Answer to Question #12078 Submitted to "Ask the Experts"

Category: Radiation Basics — Radiation Quantities and Units

The following question was answered by an expert in the appropriate field:

Q

I'm currently trying to compare two results using different quantities for radiation. One uses equivalent dose, i.e., absorbed dose with a radiation-weighting factor. The other one uses ambient dose equivalent, which to my understanding is the dose from an expanded radiation field to a point at a depth of 1 centimeter (cm) in the International Commission on Radiation Units and Measurements (ICRU) phantom.

I'm not sure how to go from one of these results to the other, and they also differ by several orders of magnitude, with ambient dose equivalent being the larger quantity. Is this because it takes the radiation from a point to a whole 30-cm-diameter sphere (the ICRU phantom), resulting in a dose over a larger area, while the equivalent dose just takes the dose in a point?

Another thing to point out is that I'm looking at the dose from electrons, neutrons, and photons separately, but the two quantities (equivalent dose and ambient dose equivalent) differ by different amounts for different particle types, especially for photons. I can't understand the reason for this.

A

Unfortunately, there is no simple analytical expression that describes the relationship between ambient dose equivalent and equivalent dose. The relative magnitudes of the two quantities depend on the types of incident radiation; the energies of the radiations; the characteristics of the target tissue for which the equivalent dose is evaluated, including such things as its mass and its location in the body; the geometry of the radiation field; and the orientation of the body in the field.

Your observation that differences may be associated with dose being evaluated over a larger area for the ambient dose equivalent vs. equivalent dose being evaluated at a point is not accurate. The ambient dose equivalent is evaluated at a specific point in the tissue-equivalent phantom; the dose at the point is affected by all radiation, direct or scattered, in the sphere that reaches the dose point. The equivalent dose may sometimes be determined at a point but is most often determined by averaging dose over the mass of a receptor tissue of interest in the medium of interest. When the body is simulated by an appropriate phantom, the locations of the respective dose receptor point (or points) and mass of interest are typically different.

The equivalent dose to a particular tissue is calculated by taking into account the direct radiation that penetrates to the target tissue, as well as the radiation that scatters in the body (simulated by an appropriate phantom for calculational purposes) and reaches the target tissue. The ambient dose equivalent, a quantity originally intended by the ICRU to be used in calibration of field instruments, as you imply, makes an artificial geometric correction to the radiation field so that all photons appear uniformly aligned so as to be unidirectional; the dose is evaluated at a point 1 cm below the surface of a 30-cm-diameter tissue-equivalent sphere and along a radius opposed to the direction of the incident field. The calculation of dose at the point includes the effects of direct and scattered radiation in the sphere. Fluence-to-dose conversion factors have also been determined by some authors for cylindrical phantoms. The two quantities being considered, equivalent dose and ambient dose equivalent are then quite different. One of the greatest factors contributing to differences between the two is the depth of the tissue of interest in the body for estimating the equivalent dose.
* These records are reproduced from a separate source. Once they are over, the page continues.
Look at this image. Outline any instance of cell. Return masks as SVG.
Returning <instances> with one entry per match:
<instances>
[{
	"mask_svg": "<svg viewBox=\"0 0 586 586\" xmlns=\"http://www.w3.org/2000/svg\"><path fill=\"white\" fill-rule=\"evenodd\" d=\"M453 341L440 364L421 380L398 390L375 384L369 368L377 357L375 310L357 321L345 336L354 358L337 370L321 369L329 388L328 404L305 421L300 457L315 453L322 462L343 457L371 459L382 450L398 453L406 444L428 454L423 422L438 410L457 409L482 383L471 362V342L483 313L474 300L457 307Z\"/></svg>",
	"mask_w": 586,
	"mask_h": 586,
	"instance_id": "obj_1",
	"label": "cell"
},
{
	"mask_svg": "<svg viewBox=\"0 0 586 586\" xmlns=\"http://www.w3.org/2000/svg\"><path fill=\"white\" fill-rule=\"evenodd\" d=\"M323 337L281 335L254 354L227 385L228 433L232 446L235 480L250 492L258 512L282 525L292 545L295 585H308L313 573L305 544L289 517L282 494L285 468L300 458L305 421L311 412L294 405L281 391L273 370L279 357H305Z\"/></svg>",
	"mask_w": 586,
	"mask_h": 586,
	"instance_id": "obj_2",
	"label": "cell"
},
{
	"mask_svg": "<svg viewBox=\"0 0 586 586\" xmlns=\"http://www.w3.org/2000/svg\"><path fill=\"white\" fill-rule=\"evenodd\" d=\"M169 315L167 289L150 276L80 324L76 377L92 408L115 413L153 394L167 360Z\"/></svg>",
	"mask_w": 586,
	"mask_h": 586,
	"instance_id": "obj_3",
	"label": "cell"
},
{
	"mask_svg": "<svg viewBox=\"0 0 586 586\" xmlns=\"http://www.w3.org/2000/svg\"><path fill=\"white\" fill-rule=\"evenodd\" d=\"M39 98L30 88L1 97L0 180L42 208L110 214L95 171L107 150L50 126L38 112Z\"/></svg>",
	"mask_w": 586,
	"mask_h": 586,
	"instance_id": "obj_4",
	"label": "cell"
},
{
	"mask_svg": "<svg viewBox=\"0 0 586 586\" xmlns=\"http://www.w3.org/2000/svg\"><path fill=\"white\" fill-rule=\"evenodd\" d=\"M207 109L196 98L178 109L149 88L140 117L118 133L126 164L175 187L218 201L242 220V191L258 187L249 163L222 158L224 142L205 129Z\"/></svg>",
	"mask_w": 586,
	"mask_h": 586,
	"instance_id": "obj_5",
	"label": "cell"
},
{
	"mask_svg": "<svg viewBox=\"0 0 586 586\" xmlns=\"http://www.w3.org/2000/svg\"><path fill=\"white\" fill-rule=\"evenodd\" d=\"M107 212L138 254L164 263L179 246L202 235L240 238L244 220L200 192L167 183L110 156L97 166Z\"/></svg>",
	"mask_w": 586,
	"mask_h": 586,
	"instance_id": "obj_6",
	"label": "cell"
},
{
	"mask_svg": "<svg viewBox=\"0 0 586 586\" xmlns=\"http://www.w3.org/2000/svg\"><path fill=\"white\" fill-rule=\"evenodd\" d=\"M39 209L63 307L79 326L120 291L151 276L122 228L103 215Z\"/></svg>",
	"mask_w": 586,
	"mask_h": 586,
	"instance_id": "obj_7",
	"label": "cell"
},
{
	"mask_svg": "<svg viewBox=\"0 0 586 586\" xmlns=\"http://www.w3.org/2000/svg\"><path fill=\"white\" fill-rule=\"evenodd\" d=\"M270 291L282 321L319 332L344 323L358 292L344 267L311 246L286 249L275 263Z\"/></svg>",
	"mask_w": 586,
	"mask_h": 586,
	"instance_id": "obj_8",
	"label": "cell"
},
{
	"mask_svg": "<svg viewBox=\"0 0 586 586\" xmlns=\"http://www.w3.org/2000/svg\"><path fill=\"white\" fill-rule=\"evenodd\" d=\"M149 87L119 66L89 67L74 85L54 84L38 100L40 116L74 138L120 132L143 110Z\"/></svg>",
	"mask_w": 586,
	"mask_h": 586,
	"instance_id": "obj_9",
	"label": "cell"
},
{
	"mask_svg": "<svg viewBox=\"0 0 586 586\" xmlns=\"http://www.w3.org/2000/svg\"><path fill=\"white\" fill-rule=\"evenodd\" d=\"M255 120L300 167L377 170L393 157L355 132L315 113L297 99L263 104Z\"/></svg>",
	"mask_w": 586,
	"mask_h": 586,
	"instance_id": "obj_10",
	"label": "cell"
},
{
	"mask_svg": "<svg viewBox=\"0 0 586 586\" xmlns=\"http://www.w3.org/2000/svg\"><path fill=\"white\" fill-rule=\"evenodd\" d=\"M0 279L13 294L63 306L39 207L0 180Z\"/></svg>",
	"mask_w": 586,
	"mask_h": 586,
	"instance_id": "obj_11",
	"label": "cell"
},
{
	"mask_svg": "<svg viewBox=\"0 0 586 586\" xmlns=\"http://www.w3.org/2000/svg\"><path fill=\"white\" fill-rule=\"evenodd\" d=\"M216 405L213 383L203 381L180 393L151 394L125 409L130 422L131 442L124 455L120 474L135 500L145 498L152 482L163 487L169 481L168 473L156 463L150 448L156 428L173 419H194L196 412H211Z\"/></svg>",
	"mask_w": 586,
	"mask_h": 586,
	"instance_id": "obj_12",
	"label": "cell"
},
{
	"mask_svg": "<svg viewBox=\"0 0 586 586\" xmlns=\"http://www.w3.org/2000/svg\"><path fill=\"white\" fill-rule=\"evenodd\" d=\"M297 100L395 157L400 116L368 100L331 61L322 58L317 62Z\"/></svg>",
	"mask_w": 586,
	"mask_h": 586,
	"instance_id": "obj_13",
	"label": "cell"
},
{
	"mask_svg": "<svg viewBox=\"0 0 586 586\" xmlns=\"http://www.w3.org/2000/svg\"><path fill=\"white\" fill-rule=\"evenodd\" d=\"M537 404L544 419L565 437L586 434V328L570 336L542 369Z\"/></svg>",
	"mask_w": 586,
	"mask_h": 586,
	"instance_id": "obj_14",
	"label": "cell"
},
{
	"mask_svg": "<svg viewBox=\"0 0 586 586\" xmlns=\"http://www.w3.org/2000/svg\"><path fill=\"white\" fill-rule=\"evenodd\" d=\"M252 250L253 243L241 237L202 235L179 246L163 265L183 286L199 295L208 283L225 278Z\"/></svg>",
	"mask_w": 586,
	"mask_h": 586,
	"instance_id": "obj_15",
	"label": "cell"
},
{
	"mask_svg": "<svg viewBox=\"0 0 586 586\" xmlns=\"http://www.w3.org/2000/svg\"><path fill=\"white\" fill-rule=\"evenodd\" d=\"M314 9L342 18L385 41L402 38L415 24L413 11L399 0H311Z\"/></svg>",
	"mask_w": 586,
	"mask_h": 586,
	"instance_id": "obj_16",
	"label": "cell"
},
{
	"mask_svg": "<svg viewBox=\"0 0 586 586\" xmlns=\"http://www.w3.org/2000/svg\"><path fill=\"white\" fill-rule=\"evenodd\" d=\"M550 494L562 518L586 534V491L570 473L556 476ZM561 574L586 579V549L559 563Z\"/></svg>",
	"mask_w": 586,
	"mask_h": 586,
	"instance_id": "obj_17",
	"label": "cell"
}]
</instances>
For example, if one were concerned with 25 kiloelectronvolt (keV) photons incident normally as a broad beam on the front side of a typical woman, the equivalent dose to the ovaries would be about 10 times less than would be the ambient dose equivalent. If the body were actually exposed to a planar isotropic source rather than a broad parallel beam, the equivalent dose would be an additional factor of two to three times lower than the ambient dose equivalent. If we replaced the 25 keV photons with 1 megaelectronvolt (MeV) photons having the same broad parallel-beam geometry, the equivalent dose to the ovaries would be within roughly 20% of the ambient dose equivalent, and the plane isotropic source equivalent dose would likely be within 10–15% of the broad beam equivalent dose. At the higher photon energy there is much less attenuation of photons that penetrate the body before reaching the ovaries.

The differences noted between ambient dose equivalent and equivalent dose for other radiations may be greater or less than those for photons, depending on the type and energy of the radiations, as well as on possible geometric variations.